**Task directions:** Copy out in full every line below that contains the word "feet".

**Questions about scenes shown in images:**
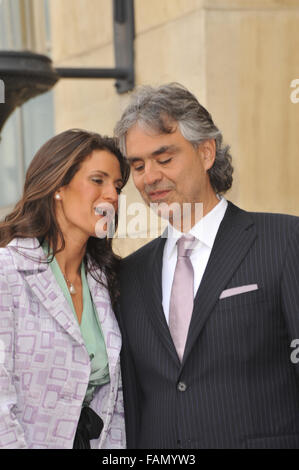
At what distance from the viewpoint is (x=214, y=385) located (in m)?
2.96

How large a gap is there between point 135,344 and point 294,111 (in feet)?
5.45

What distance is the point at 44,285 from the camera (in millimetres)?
3180

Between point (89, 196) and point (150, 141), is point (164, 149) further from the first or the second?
point (89, 196)

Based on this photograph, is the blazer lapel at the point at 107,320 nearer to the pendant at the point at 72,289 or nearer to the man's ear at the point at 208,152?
the pendant at the point at 72,289

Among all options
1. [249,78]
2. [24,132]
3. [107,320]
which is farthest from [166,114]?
[24,132]

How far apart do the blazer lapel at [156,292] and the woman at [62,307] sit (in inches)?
6.3

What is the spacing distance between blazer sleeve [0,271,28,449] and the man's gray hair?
72 centimetres

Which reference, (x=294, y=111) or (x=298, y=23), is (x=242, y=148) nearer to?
(x=294, y=111)

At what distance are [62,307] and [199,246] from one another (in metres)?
0.51

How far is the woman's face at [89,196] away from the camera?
3.28m

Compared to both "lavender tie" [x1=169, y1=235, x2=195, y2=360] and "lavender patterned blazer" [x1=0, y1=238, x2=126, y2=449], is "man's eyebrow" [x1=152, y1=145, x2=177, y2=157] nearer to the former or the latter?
"lavender tie" [x1=169, y1=235, x2=195, y2=360]

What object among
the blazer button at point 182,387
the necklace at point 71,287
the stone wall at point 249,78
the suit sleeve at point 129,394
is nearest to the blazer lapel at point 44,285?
the necklace at point 71,287

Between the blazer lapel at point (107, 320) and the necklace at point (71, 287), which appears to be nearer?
the blazer lapel at point (107, 320)
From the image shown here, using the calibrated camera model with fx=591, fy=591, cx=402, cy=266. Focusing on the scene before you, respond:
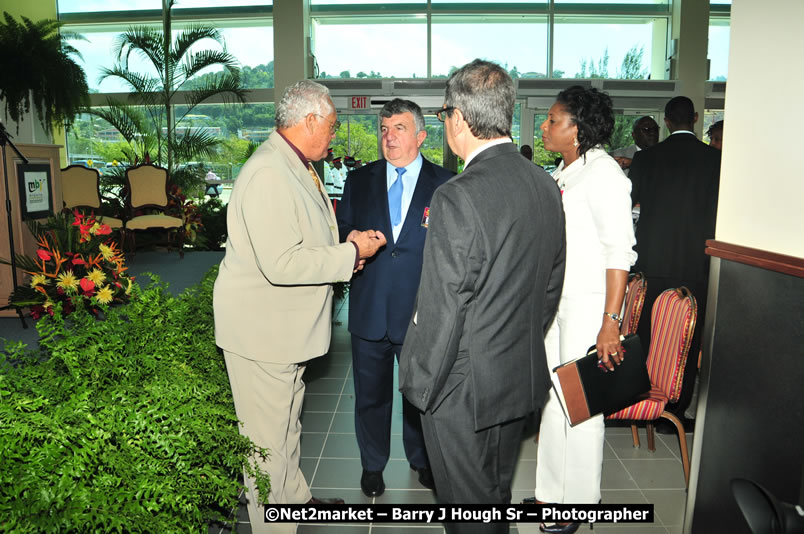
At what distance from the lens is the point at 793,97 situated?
174cm

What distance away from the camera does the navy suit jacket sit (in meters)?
2.70

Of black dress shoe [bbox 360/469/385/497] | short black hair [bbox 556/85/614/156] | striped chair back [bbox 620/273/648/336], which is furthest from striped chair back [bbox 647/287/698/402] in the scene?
black dress shoe [bbox 360/469/385/497]

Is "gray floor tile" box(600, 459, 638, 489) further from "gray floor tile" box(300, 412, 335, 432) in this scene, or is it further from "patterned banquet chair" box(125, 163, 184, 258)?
"patterned banquet chair" box(125, 163, 184, 258)

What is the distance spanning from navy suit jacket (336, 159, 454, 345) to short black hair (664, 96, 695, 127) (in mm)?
1906

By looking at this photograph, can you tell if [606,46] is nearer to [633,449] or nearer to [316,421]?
[633,449]

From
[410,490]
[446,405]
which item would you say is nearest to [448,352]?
[446,405]

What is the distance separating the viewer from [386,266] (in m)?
2.71

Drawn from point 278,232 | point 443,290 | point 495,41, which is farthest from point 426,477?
A: point 495,41

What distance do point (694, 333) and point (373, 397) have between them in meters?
2.24

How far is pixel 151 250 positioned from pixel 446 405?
28.2 feet

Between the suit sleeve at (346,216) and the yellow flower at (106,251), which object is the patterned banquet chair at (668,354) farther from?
the yellow flower at (106,251)

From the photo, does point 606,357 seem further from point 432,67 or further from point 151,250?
point 432,67

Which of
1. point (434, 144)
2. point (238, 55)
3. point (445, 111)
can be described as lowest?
point (445, 111)

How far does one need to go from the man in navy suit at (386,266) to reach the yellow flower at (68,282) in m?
2.00
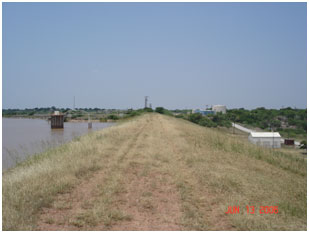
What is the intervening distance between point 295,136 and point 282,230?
7055cm

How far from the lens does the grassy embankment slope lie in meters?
4.11

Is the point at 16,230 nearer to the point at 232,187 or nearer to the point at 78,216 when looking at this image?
the point at 78,216

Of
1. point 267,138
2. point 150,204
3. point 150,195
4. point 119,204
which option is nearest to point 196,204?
point 150,204

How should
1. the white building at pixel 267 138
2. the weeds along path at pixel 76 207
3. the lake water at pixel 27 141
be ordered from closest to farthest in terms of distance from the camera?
the weeds along path at pixel 76 207
the lake water at pixel 27 141
the white building at pixel 267 138

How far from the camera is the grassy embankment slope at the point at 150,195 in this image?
4105 millimetres

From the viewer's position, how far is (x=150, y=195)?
5293mm

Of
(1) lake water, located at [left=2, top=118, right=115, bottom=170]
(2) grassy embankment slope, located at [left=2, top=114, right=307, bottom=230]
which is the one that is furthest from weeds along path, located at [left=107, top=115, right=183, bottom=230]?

**Output below:**
How large a gap is there between point 135,344 and point 294,111 (in feet)?
28.2 feet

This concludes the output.